Le vote de la loi du 16 décembre 1964 a permis de mettre en place un dispositif de gestion de l’eau
répondant à deux objectifs : d’une part, respecter sur l’ensemble du territoire national l’unité de la
ressource « eau » quel qu’en soit l’usage ; d’autre part, assurer le financement des opérations liées
à l’usage de l’eau.
Le respect de l’unité de la ressource s’exprime par l’existence de six bassins dont le territoire suit
les lignes de partage des eaux, et qui constituent le cadre de la gestion des eaux : cette gestion est
en effet assurée dans chaque bassin par une agence de l’eau à laquelle est associé un comité de
bassin.
La création des agences financières de bassin, aujourd’hui appelées agences de l’eau, permet
d’assurer le financement des opérations liées à l’usage de l’eau. Établissement public administratif
doté de la personnalité civile et de l’autonomie financière, l’agence de l’eau intervient, en se
fondant sur un programme d’intervention pluriannuel, par l’octroi de subventions ou la participation
à des fonds de concours, ainsi que par la perception de redevances. La loi fixe les règles d’assiette
des redevances, plafonne les taux et fixe les principes de leur modulation. Le comité de bassin fixe
les grandes orientations de l’agence, notamment sur le contenu du programme d’intervention
pluriannuel de l’agence proposé par le conseil d’administration en conformité avec les orientations
des SDAGE et sur les taux des redevances proposés par le conseil d’administration.
Comparé aux réalisations étrangères, le système français présente deux originalités : la première
tient au fait que les bassins recouvrent l’ensemble du territoire et se découpent suivant des limites
naturelles. La seconde, plus importante, tient à l’approche économique des réalités : l’eau a un
prix lié à sa valeur.
De là découlent deux principes : le caractère incitatif des redevances et des financements de
l’agence ; la modulation des redevances en fonction des circonstances de temps et de lieu qui
affectent localement les prélèvements et les restitutions d’eau.
En ce qui concerne les financements, les agences accordent leur aide aux maîtres d’ouvrage pour la
réalisation de travaux correspondant soit à la lutte contre la pollution (stations d’épuration,
émissaires en mer, procédés de fabrication moins polluants, soit au développement des ressources
en eau (adductions de cours d’eau, régularisation des débits, etc.).

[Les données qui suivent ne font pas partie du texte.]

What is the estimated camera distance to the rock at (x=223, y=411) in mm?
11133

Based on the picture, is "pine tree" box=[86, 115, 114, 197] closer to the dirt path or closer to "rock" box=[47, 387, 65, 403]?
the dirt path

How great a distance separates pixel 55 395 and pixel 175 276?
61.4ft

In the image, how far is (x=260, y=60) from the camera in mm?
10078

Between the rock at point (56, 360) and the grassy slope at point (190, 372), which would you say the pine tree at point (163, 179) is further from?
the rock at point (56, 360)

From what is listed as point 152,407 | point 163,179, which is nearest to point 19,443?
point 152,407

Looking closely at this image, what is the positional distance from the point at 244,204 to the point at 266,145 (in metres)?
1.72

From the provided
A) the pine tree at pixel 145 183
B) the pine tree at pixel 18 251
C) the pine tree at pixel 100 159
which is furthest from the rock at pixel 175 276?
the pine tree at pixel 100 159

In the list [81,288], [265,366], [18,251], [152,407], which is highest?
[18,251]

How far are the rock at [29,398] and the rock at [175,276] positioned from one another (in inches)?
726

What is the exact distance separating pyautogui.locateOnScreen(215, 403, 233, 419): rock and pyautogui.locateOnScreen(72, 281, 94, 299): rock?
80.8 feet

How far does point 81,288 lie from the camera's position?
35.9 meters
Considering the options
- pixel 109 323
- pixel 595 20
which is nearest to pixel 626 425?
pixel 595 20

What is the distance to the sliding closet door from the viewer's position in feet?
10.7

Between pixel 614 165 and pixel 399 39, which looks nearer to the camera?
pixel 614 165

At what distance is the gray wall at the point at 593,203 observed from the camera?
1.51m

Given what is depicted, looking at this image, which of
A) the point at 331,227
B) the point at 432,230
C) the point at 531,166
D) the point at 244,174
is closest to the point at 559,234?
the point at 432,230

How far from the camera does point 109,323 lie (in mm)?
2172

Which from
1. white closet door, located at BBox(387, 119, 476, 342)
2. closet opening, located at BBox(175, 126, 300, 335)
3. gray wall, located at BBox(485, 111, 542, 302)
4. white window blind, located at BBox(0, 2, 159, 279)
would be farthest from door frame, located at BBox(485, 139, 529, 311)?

La dépollution, qui a été considérée comme un objectif prioritaire par les six agences de l’eau, fait
l’objet d’un financement sous forme de primes – lorsque le dispositif construit permet d’éviter la
détérioration de la qualité des eaux – ou sous forme d’aides à la réalisation des travaux :
subventions et prêts.
L’aide à la réalisation des travaux représente en moyenne de 15 à 40 % du coût total pour les
ouvrages collectifs, et de 30 à 70 % pour les équipements d’épuration industrielle. Toutefois les
prêts aux industries nouvelles ne peuvent excéder 50 % du coût des travaux. En réalité, les aides
aux entreprises sont généralement accordées sous forme de prêts. Pour les industries nouvelles, ces
prêts sont accordés à trois ans avec un différé d’un an, ou sous forme d’une avance à quatre ans
avec ou sans différé d’un an.
De même, au cas où une subvention est prévue, l’industriel qui en bénéficie peut obtenir une aide
majorée en demandant la transformation de la subvention en avance sans intérêt (montant majoré
de 20 à 40 %) ou en prêt (majoration de 40 à 50 %). En ce qui concerne les redevances perçues sur
toute personne privée ou publique dont l’action rend nécessaire ou seulement utile l’intervention
de l’agence, leur modulation est fonction de l’utilité, attachée à la ressource eau, ou de la
désutilité que provoque son emploi, appréciées en fonction des circonstances de temps et de lieu.
La modulation selon le lieu s’exprime par des taux de redevance plus ou moins élevés au sein de
certaines zones en fonction de la période – étiage ou hautes eaux – pour le prélèvement et pour le
déversement par le relèvement des quantités déversées un jour normal « t » durant le mois de rejet
maximum : dans les deux cas, il s’agit d’intégrer les phénomènes de pointe dont l’incidence
quantitative ou qualitative est très lourde.
En théorie, le caractère pleinement incitatif des redevances ne joue que si leur montant égalise le
coût du traitement de l’effluent par la station d’épuration du pollueur. Malgré une revalorisation
progressive des redevances durant ces dernières années, le niveau d’égalisation n’a pas encore été
atteint et l’action réglementaire ou contractuelle doit donc compléter l’action incitative.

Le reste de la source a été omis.